The great thing about watching the World Cup in Bosnia—or anywhere outside the U.S.—is the relentless ubiquity of it. It is everywhere and in everything. Football (Mr. Schama is right!) permeates the fabric of daily life so thoroughly that it pushes all else into its corners. There are screens all over Sarajevo; everyone talks about football: the fantasy foul occasioning the penalty gift for Brazil, what to expect against Argentina, what bets were placed, what were the odds (there are a plethora of betting joints all over the city). Taxi drivers, who like it when you sit in the passenger seat so they can talk to you, freely offer unsolicited tactical analysis, based largely on ingrained national stereotypes and delusional wishful thinking.
On Friday night I watched Spain-Holland in a restaurant (Pod lipom—Under the Linden Tree) whose management put up a screen on the wall across the pedestrian pathway and cranked up the sound system, assuming (correctly) that everyone would be interested. Passers-by, walking at their peril between the patrons and the screen, checked the score, slowing down to see the replay of Van Persie’s goal. The waiters, trays in hand, stopped mid-step for the replay of Robben’s bullet-train acceleration past Piqué, who aged out of professional soccer in the seven seconds or so it took the bullet-headed Dutchman to score. Because the (Bosnian) friends I was with audibly rooted for Spain, which included shouting insults at the Dutch projections on the screen, one of the waiters told us after the game that he was sorry Spain lost, but that his team for the night was Holland. Half of the Dnevni avaz front page was devoted to the humbling of the World Champions, the 100-point title announcing that The Dutch Demolished the Spaniards.
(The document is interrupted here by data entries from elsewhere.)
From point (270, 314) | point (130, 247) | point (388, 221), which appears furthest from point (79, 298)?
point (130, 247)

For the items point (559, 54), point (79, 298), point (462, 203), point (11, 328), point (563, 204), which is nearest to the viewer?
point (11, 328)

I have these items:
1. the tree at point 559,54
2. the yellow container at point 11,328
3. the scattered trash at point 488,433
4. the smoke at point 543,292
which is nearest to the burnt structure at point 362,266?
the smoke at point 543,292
Next to it, taking a tenth of the space given to the game, a headline addressed the possibility that, as early as Monday, Bosnia might find itself without natural gas supplies, since Russia seems bent to shut off the flow to Ukraine, which is the way for the gas to reach these parts. With that particular issue, the layout seemed to suggest, we’ll deal after the great Dutch performance is fully processed, certainly after Bosnia’s game with Argentina. The hierarchy of reality is reshuffled so that football is perched on the top.
The world, in other words, becomes, briefly, the utopian place in which we’re all bizarrely connected—everything and everyone is everywhere—and somehow comfortable with that. It is a valuable experience for a place like Bosnia, where comfort, like natural gas, is often in short supply. There was a Dutch couple at Pod lipom, who objected to the management about the absence of their national flag among those adorning the restaurant’s awning and the wall with the screen. It was because, they were told, the Chinese suppliers didn’t know what the flag of Holland looked like. (They even printed the Bosnian flag upside down—to paraphrase Mr. Stavans, God made the World Cup to teach and confuse Chinese suppliers about geography.) The manager decided not to mention Srebrenica with the Dutch (in 1995 a Dutch battalion under the U.N. flag delivered people they were supposed to protect in Srebrenica to the Serbs, who then shot them.) She didn’t want to spoil the game for them. She did tell a couple of Argentine patrons that she believed Bosnia might beat them.
After the game, I went home, but my friends went to a club owned by their high-school friend to watch the Chile-Australia game. Their friend was born in Chile, which his family escaped after the 1973 coup and Allende’s murder to resettle in Bosnia. During the Bosnian war, he and his brother stayed in Chile with their family, but then returned to Sarajevo. Which is to say that, last night, all the Chileans in Sarajevo (about four) were belting out their national anthem clad in their national-team jerseys.
The world is fully present wherever you look, but the World Cup makes that inescapably obvious.